It is not possible for me, living in South Australia as I do, to make large format photos of empty city streets as Thomas Struth did with his Dusseldorf and New York work; a body of work that explored the relationship between the unconscious and the past and sought to represent within the visible cityscape the hidden impulses and forces which have shaped the city. His compositions are simple and the photographs are neither staged nor digitally manipulated in post-production. Strong contrasts of light and shade are also avoided, Struth preferring the greyish, uninflected light of early morning.
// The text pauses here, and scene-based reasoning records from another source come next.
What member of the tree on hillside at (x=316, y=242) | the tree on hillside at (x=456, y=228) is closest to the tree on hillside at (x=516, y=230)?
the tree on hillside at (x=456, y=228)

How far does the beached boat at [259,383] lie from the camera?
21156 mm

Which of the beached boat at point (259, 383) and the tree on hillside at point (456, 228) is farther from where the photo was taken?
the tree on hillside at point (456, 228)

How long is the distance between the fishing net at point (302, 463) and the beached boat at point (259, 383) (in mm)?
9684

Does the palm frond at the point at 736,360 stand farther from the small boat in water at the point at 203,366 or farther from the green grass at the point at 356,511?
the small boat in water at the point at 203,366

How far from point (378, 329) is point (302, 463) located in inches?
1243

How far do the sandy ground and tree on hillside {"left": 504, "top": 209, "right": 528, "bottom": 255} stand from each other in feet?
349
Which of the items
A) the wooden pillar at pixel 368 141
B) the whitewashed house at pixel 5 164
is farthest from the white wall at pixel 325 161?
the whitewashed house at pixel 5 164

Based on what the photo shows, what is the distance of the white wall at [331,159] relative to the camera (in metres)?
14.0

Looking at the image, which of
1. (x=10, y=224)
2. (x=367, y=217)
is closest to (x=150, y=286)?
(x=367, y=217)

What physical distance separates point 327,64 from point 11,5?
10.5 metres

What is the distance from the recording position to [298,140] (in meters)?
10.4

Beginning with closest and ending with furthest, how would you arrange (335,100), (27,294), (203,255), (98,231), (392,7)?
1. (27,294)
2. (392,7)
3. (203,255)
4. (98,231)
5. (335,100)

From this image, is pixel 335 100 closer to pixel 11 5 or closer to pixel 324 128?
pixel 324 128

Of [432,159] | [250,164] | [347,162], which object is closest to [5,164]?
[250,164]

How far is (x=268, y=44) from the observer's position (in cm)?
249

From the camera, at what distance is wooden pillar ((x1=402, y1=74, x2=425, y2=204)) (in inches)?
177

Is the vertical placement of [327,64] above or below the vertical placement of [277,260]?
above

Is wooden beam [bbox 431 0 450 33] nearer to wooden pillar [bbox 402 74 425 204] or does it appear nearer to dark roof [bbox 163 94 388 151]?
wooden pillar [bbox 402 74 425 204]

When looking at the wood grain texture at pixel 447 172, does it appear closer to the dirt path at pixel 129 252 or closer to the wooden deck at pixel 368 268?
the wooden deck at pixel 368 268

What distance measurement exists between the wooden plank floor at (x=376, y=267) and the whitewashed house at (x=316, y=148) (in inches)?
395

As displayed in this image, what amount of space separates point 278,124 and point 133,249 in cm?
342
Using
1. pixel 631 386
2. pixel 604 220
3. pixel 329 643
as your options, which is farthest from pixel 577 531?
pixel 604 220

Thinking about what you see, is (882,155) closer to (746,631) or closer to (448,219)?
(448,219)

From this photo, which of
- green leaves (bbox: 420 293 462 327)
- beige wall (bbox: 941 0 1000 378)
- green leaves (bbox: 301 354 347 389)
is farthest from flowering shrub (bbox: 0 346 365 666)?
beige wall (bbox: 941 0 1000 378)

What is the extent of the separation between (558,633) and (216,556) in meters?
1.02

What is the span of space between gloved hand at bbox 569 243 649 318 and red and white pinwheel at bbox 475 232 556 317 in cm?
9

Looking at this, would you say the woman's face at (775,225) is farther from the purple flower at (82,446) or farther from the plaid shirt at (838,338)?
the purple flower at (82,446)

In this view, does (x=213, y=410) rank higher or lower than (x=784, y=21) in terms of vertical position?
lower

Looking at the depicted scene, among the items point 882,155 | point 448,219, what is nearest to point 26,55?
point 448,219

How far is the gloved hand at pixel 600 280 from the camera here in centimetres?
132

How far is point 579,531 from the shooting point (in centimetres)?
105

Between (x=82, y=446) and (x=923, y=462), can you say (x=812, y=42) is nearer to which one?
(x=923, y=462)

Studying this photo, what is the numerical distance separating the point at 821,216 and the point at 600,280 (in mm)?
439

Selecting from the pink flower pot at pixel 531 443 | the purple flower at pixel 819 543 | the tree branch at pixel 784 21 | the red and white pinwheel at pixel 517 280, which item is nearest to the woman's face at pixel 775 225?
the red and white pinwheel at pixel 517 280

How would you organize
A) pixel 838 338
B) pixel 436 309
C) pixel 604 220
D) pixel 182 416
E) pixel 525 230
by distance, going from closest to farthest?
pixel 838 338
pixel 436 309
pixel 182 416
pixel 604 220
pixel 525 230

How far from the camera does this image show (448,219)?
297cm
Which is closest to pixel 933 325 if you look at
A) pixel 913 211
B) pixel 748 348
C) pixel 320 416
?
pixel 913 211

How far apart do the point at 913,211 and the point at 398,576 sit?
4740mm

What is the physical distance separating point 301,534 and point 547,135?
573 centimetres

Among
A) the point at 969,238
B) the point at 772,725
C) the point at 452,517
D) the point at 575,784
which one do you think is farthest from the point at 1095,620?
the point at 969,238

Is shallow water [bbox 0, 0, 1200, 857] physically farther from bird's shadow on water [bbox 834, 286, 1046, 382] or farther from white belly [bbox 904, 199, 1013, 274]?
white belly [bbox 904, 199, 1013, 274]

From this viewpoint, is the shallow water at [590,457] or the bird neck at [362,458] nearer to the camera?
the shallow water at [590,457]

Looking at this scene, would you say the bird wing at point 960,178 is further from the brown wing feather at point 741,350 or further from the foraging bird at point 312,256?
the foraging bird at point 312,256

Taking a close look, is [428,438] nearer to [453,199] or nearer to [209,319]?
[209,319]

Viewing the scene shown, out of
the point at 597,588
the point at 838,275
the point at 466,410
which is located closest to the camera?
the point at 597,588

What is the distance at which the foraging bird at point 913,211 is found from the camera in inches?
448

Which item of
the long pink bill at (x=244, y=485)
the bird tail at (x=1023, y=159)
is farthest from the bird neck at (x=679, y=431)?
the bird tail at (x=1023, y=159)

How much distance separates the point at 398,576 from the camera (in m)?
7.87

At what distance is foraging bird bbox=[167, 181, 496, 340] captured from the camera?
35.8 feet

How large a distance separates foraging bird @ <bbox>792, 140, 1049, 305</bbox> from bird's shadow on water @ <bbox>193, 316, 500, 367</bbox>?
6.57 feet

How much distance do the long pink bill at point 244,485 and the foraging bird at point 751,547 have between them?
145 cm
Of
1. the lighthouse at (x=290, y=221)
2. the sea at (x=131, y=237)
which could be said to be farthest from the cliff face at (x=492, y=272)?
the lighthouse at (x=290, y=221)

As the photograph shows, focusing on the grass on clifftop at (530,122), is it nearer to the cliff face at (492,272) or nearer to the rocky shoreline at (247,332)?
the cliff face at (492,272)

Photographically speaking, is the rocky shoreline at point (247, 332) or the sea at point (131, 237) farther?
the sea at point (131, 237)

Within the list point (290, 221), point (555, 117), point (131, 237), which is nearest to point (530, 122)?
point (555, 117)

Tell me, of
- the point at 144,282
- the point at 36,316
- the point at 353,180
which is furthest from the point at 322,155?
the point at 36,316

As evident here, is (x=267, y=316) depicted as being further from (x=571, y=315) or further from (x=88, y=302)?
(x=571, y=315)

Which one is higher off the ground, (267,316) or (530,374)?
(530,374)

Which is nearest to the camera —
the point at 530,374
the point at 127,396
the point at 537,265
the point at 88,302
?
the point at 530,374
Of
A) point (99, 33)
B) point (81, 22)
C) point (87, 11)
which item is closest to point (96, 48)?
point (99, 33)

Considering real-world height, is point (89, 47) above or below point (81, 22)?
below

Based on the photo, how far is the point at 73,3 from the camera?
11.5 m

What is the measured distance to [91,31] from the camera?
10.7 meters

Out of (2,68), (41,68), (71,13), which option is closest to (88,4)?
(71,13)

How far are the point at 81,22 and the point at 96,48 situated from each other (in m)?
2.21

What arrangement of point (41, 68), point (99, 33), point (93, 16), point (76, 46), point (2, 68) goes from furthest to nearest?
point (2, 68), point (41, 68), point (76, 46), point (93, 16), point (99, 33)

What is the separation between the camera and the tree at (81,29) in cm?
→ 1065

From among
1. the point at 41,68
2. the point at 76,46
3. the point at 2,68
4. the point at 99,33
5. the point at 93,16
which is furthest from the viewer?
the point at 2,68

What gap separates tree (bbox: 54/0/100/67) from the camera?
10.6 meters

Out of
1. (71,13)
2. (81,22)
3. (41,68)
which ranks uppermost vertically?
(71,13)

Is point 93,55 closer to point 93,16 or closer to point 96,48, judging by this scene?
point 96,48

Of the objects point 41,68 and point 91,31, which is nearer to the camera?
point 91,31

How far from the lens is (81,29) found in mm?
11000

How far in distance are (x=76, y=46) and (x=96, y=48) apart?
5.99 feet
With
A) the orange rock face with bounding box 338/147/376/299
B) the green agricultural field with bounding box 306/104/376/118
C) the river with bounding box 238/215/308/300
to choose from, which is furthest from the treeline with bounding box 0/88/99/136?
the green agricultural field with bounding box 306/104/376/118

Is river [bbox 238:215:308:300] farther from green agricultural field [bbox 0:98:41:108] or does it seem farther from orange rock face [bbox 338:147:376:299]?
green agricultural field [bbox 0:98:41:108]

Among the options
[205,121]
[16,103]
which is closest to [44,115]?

Adelaide has limited architecture for this older tradition of urban architectural/street photography with its pictorial strategy of a central perspective and foregrounding background, that recalls the nineteenth-century Parisian vistas of French photographers Eugène Atget and Charles Marville. However, the social and historical institutional context of the architecture and the deserted town can be achieved with the country towns in the Victorian and South Australian Mallee since history and architecture are intertwined here:

Clarkes cornerstore, Cowangie

Clarkes cornerstore, Cowangie

Many of the regional towns in the Victorian and South Australian Mallee have changing population compositions, with some localities experiencing decline. The small country towns in the Mallee, for instance are struggling to stay alive. Some are changing from being agricultural service towns to tourist towns, but for many of the smaller towns along the Mallee Highway there isn’t much tourism happening. People pretty much drive through these towns on their way to Canberra or Sydney.